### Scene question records
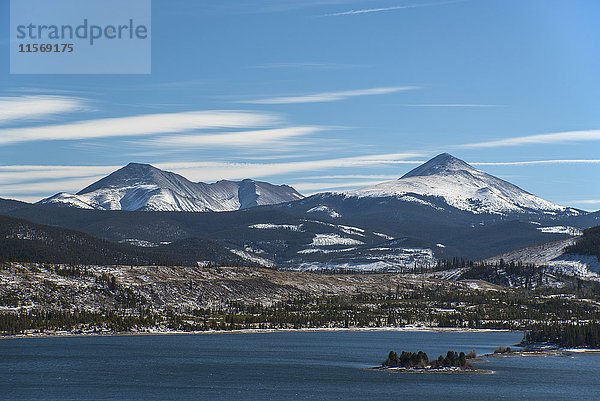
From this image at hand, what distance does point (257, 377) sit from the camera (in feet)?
494

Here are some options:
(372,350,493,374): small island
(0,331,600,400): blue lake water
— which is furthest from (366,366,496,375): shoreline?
(0,331,600,400): blue lake water

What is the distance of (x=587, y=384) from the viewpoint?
5743 inches

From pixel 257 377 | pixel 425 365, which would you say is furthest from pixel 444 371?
pixel 257 377

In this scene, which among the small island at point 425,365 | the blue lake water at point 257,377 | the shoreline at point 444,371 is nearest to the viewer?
the blue lake water at point 257,377

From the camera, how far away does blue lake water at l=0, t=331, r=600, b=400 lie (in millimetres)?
131000

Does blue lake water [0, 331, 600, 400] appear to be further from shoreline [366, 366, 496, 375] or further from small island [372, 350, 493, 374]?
small island [372, 350, 493, 374]

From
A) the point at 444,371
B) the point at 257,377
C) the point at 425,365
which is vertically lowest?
the point at 444,371

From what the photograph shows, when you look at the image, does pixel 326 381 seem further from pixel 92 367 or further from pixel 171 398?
pixel 92 367

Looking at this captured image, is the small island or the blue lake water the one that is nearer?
the blue lake water

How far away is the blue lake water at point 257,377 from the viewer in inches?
5157

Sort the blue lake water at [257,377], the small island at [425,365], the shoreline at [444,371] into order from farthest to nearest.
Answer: the small island at [425,365]
the shoreline at [444,371]
the blue lake water at [257,377]

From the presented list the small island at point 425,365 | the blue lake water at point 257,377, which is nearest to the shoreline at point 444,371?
the small island at point 425,365

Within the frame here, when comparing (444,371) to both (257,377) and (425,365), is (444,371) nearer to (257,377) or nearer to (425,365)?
(425,365)

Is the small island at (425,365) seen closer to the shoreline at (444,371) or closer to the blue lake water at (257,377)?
the shoreline at (444,371)
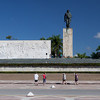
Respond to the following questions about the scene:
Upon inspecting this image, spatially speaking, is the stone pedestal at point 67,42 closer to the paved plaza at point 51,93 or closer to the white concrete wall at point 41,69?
the white concrete wall at point 41,69

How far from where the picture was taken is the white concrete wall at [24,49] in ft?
104

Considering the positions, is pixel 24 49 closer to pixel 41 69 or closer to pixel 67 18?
pixel 41 69

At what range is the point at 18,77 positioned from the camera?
21.9m

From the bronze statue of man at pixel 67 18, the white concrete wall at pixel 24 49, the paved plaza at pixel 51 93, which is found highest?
the bronze statue of man at pixel 67 18

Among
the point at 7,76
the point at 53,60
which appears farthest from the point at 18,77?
the point at 53,60

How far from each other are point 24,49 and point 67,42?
22.5 ft

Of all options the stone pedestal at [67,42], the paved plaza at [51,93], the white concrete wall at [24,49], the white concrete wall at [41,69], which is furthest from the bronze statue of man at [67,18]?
the paved plaza at [51,93]

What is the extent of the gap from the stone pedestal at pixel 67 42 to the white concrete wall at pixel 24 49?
118 inches

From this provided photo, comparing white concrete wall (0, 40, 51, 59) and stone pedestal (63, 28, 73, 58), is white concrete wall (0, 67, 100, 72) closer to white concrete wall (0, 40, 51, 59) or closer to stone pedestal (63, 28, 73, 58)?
stone pedestal (63, 28, 73, 58)

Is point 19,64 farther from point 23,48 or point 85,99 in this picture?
point 85,99

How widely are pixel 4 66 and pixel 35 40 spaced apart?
24.2 ft

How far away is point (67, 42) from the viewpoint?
1172 inches

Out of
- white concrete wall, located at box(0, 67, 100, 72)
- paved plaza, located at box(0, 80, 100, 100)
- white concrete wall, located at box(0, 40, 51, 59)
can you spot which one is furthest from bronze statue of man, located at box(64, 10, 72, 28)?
paved plaza, located at box(0, 80, 100, 100)

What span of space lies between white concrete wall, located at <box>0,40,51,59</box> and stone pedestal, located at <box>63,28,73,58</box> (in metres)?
2.99
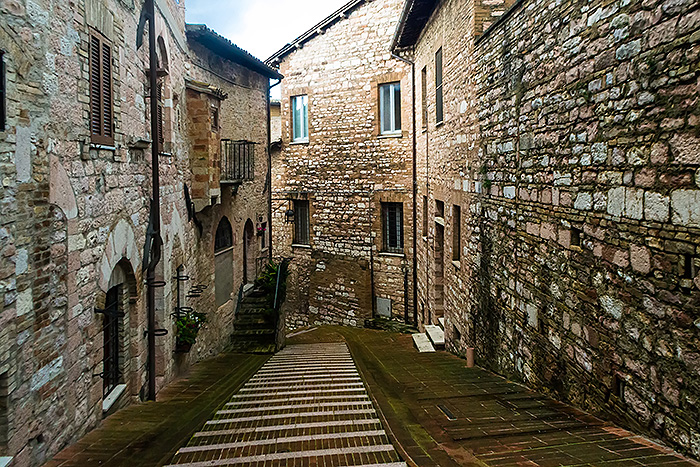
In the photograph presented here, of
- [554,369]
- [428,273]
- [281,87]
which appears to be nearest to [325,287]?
[428,273]

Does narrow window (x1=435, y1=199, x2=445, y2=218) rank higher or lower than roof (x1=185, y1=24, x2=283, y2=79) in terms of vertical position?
lower

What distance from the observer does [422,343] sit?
36.3ft

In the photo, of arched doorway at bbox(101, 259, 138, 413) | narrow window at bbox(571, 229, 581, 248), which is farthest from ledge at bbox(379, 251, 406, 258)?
narrow window at bbox(571, 229, 581, 248)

### Problem details
Output the records from the line containing "What distance from" through the end of the records, inclusive, as a two-column CSV with the columns text and answer. Use one row per record, put each field in double quotes, and replace any line breaks inside a field with spaces.

### Response for this exercise
text,answer
"What distance from the observer does [422,343] sit?","36.3ft"
"In the photo, of arched doorway at bbox(101, 259, 138, 413) | narrow window at bbox(571, 229, 581, 248), which is farthest from ledge at bbox(379, 251, 406, 258)?","narrow window at bbox(571, 229, 581, 248)"